▸ **Records provided**:
Content starts

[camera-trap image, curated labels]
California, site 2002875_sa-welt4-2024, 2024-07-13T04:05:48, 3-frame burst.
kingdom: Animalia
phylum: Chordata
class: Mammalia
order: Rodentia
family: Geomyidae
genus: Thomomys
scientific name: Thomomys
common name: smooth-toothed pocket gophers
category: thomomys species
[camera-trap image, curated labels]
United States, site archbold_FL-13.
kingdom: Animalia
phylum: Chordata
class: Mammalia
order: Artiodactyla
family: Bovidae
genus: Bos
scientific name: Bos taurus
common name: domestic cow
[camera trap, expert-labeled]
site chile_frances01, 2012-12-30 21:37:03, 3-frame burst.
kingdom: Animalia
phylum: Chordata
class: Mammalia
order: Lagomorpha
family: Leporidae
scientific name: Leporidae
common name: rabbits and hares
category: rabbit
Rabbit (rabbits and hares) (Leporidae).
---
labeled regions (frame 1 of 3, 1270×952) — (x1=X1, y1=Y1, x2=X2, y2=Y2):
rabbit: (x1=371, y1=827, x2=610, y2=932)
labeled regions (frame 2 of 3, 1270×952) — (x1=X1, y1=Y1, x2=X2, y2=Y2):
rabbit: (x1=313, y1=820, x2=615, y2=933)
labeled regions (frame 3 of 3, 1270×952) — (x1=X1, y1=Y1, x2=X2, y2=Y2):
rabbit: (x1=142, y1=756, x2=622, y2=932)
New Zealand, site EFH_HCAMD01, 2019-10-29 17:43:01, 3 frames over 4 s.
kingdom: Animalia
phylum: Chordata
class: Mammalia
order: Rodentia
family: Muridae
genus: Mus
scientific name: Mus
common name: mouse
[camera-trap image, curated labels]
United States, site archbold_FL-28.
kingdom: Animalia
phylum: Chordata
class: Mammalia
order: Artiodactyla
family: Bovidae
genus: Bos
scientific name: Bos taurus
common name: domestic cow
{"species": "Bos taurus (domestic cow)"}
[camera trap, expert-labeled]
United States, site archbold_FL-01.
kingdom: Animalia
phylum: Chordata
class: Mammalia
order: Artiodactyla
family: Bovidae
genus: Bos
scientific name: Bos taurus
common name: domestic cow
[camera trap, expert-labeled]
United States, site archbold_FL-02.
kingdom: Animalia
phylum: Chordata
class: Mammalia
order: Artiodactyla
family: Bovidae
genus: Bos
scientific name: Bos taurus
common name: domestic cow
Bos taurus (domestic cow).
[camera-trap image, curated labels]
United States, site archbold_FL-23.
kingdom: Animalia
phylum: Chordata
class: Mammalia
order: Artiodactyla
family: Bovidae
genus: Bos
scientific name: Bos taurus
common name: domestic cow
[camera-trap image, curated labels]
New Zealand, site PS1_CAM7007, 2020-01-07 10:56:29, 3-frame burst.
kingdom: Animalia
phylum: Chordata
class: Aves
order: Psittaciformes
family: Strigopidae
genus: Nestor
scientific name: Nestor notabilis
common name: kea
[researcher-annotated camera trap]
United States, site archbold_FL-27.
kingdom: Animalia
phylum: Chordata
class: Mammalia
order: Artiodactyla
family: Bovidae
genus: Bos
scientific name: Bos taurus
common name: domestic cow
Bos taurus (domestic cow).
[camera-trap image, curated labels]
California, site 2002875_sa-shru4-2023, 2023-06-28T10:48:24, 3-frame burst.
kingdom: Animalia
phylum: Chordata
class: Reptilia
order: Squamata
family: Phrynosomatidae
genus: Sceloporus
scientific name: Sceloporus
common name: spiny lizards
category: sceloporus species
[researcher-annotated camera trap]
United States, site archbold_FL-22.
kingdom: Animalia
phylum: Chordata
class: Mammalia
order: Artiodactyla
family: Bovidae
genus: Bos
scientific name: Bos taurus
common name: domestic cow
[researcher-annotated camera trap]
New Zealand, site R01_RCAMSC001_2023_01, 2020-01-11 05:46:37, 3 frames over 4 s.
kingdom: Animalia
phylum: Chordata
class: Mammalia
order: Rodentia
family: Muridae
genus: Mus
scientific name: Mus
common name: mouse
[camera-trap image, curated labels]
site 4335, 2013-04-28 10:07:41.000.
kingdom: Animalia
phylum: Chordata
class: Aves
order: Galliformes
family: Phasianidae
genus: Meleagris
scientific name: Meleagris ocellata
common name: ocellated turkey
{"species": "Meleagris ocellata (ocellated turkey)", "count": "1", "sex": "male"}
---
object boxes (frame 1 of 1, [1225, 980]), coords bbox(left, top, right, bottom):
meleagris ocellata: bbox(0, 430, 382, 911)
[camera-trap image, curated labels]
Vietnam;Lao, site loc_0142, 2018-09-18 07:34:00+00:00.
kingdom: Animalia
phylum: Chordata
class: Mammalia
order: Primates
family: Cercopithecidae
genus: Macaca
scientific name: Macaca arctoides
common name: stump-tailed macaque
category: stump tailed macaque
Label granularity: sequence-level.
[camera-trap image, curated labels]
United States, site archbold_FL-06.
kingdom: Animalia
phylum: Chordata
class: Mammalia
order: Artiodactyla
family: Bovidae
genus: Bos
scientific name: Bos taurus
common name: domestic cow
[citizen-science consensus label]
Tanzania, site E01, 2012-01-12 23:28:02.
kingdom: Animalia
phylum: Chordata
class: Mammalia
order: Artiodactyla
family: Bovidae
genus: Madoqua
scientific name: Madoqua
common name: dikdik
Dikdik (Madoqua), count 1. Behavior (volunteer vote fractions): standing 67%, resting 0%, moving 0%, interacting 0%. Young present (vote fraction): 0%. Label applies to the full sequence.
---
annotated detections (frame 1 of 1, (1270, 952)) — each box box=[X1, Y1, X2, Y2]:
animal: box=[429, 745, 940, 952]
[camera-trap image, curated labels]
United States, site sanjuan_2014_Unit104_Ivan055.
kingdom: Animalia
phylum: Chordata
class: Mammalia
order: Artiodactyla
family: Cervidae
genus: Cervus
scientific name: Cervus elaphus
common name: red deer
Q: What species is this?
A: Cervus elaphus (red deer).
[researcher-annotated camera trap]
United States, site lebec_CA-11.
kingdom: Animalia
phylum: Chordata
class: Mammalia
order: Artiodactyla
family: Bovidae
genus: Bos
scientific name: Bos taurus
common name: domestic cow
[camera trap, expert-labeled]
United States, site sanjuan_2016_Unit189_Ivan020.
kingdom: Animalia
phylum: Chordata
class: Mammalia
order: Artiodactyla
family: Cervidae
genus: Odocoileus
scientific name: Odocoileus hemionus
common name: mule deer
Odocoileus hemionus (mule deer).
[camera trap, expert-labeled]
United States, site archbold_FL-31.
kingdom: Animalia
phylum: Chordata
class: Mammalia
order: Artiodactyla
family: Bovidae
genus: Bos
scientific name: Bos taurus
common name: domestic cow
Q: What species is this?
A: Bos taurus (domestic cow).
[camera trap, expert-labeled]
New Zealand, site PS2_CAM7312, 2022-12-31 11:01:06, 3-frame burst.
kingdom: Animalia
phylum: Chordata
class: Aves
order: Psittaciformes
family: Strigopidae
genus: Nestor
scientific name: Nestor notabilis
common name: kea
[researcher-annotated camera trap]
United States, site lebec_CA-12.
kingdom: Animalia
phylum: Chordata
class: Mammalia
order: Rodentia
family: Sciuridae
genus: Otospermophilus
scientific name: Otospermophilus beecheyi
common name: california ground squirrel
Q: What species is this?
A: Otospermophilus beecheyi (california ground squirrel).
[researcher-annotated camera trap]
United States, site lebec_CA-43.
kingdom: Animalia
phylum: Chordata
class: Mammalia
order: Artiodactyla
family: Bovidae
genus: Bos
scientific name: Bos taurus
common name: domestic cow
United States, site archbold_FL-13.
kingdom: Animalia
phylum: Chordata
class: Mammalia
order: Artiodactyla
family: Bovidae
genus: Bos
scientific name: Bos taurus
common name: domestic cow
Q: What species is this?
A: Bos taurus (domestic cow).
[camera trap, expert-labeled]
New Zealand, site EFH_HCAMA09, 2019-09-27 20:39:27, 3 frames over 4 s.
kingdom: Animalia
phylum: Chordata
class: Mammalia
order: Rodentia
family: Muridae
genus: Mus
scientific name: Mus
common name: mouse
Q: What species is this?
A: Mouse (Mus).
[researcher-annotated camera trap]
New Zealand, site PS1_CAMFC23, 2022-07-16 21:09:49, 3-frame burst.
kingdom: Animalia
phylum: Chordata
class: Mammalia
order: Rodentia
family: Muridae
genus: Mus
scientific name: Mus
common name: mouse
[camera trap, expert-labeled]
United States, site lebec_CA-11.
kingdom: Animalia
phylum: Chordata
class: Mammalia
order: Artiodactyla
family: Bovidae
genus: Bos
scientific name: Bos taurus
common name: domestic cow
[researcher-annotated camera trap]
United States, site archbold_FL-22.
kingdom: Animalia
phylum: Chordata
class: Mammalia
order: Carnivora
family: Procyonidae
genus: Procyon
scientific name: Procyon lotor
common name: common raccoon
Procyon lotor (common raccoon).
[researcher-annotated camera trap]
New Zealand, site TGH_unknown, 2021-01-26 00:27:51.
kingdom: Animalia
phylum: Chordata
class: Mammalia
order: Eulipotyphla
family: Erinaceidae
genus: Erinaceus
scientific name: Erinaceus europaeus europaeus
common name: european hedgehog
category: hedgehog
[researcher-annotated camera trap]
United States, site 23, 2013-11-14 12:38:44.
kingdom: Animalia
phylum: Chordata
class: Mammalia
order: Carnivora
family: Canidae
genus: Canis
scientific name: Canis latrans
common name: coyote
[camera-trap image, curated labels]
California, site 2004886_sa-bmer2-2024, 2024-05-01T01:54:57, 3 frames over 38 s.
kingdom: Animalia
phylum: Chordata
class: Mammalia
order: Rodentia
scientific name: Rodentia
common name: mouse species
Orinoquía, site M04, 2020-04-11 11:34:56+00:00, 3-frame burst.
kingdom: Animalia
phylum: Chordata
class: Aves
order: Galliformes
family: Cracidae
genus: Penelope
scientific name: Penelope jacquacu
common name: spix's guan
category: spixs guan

Content ends

▸ **Task**: Look over the data above and show each line that contains "burst".

▸ **Answer to this problem**:
California, site 2002875_sa-welt4-2024, 2024-07-13T04:05:48, 3-frame burst.
site chile_frances01, 2012-12-30 21:37:03, 3-frame burst.
New Zealand, site PS1_CAM7007, 2020-01-07 10:56:29, 3-frame burst.
California, site 2002875_sa-shru4-2023, 2023-06-28T10:48:24, 3-frame burst.
New Zealand, site PS2_CAM7312, 2022-12-31 11:01:06, 3-frame burst.
New Zealand, site PS1_CAMFC23, 2022-07-16 21:09:49, 3-frame burst.
Orinoquía, site M04, 2020-04-11 11:34:56+00:00, 3-frame burst.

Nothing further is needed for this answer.